Europaweite Harmonisierung der Systemarchitektur
Mit der vorliegenden Version für BTZ und TEP für den Zeithorizont 2030 ist die betrieblich beziehungsweise technologische Weiterentwicklung der DLST selbstverständlich nicht abgeschlossen – im Gegenteil: Bereits heute existieren Projekte auf europäischer Ebene (namentlich EULYNX und RCA – „Reference Command & Control System Architecture“), die federführend durch die europäischen Infrastrukturbetreiber, jedoch auch hier unter ständiger Beteiligung der Herstellerfirmen, die langfristige Entwicklung der DLST mit dem Ziel einer europaweit einheitlichen Systemarchitektur vorantreiben. Dabei sind beispielsweise bereits heute die aktuellen Lastenhefte für das DSTW vollständig harmonisiert mit den europäischen EULYNX-Spezifikationen für das System Stellwerk.
Angesichts der historisch gewachsenen nationalen Spezifika der einzelnen nationalen Bahnmärkte ist es das erklärte gemeinsame Ziel der europäischen Infrastrukturbetreiber und der Bahnindustrie, mittels einheitlicher Spezifikationen zu einer Harmonisierung sowohl der betrieblichen als auch der technischen Anforderungen für die DLST zu kommen. Damit kann einerseits die Interoperabilität im internationalen Bahnbetrieb vereinfacht und andererseits den Herstellern die Entwicklung und der Einsatz einer europaweit einsetzbaren Systemplattform für sämtliche Systeme der DLST ermöglich werden.
Das BTZ berücksichtigt und fordert die Einhaltung der EULYNX-Spezifikationen im Bereich der DB Netz AG bereits in seiner aktuellen Fassung. In einem weiteren Schritt wird das BTZ inklusive TEP dann über den Zeithorizont 2030 fortgeschrieben, um die betrieblich-technischen Anforderungen an die zukünftige DLST in Deutschland so zu spezifizieren, dass sie dauerhaft konform sein werden mit dem Zielbild der europäischen Zielarchitektur, welche im Projekt RCA entwickelt wird.
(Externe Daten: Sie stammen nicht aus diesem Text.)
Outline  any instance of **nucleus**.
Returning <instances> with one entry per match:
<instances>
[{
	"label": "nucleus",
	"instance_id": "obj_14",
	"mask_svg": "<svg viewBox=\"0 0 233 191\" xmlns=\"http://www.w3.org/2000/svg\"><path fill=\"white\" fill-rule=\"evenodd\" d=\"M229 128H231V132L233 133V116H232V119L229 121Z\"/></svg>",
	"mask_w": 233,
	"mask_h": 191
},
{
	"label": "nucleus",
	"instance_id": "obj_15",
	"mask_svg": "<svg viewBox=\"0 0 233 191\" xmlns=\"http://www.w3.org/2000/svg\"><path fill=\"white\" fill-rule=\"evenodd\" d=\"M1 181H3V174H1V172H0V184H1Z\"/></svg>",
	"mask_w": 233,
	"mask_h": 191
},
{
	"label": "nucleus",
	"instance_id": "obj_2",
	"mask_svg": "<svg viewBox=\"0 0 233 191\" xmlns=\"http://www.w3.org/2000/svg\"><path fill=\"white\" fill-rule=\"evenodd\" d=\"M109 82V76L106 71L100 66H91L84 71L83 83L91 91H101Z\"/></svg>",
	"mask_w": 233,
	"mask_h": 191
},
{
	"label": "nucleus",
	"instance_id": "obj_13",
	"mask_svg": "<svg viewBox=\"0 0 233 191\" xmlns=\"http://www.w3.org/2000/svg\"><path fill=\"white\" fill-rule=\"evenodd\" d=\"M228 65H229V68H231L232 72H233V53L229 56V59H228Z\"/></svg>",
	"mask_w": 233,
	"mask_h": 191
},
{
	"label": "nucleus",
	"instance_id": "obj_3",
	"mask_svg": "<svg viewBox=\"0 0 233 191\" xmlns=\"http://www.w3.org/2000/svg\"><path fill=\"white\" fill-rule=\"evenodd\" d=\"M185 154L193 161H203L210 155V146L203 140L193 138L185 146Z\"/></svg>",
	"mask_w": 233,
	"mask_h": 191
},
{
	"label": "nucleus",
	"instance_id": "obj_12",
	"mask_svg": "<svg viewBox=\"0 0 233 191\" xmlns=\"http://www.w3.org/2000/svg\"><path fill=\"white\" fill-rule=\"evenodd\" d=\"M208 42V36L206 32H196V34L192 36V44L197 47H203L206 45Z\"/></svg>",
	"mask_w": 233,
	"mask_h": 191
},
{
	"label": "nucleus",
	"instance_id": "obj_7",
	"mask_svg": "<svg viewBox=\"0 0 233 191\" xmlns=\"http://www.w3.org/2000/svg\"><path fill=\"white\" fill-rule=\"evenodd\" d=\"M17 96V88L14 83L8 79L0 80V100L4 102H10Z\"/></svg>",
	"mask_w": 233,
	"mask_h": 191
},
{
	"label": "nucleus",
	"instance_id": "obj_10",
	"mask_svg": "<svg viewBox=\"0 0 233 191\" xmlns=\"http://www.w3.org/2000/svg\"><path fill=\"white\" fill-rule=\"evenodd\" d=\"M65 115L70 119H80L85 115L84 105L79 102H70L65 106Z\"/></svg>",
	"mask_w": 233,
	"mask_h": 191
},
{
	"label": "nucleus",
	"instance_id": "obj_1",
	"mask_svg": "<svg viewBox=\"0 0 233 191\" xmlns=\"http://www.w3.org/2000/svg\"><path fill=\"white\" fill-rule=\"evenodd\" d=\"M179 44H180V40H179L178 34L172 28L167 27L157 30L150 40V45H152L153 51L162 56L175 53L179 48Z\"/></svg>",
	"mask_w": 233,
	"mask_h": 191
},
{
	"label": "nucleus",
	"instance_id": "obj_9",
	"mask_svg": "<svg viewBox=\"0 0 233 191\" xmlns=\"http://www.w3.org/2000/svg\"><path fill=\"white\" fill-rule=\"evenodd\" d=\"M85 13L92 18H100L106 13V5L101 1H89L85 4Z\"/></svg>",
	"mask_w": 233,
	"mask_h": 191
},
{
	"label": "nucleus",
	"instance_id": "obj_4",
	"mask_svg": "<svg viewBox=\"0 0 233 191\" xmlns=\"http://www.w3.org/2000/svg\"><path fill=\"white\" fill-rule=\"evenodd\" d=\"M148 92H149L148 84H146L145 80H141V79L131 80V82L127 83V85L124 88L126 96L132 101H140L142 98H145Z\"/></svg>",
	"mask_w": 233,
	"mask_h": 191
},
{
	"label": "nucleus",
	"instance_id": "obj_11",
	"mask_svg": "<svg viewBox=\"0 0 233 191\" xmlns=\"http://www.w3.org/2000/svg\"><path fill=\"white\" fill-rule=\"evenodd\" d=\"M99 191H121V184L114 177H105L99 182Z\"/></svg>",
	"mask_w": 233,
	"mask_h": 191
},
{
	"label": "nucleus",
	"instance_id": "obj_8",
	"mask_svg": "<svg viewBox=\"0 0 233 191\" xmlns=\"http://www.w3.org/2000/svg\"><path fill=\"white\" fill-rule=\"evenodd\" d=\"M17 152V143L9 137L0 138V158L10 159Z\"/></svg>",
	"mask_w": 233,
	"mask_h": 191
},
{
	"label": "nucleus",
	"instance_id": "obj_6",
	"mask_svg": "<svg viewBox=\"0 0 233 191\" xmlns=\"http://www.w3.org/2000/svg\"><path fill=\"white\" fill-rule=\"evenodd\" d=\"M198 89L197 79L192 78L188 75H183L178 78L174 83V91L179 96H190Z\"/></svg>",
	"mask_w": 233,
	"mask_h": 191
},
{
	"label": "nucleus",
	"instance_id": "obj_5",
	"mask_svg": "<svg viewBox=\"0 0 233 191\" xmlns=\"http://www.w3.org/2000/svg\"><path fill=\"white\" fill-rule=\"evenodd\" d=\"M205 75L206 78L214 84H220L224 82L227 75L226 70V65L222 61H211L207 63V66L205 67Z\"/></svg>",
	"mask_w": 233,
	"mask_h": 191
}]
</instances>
Mit dem Projekt „Digitales Bahnsystem“ (DBS) wirkt die DB Netz AG bereits heute als einer der maßgeblichen Akteure in Abstimmung mit weiteren europäischen Infrastrukturbetreibern an der Gestaltung der RCA-Zielarchitektur mit.
Fazit
Die DB Netz AG hat mit dem Programm „Digitale Schiene Deutschland“ die Weiterentwicklung des heutigen Bahnbetriebs inklusive der Bestandssysteme der Leit- und Sicherungstechnik hin zu einer konsequenten Vereinfachung und Standardisierung der technischen Systeme und betrieblichen Regelwerke bereits konkret in Angriff genommen.
Hiermit einher geht ein grundlegender Wandel in der Vorgehensweise zur Festlegung von Anforderungen an technische Systeme und Betriebsprozesse: War in der Vergangenheit primär die Technik die Quelle von Anforderungen, sind mit dem nun vorliegenden Betrieblich-Technischen Zielbild konsequent die zukünftigen betrieblichen Prozesse als die Quelle sämtlicher Anforderungen an die technischen Systeme (insbesondere DSTW, ETCS und iLBS) festgelegt worden. Diese Methodik wird nun zunächst im Rahmen der Starterpaket-Projekte gemeinsam mit sämtlichen relevanten Akteuren im Bahnsektor erprobt und gegebenenfalls adjustiert, um als Grundlage für den anschließenden Flächen-Rollout der Digitalen LST im gesamten deutschen Bahnnetz dienen zu können.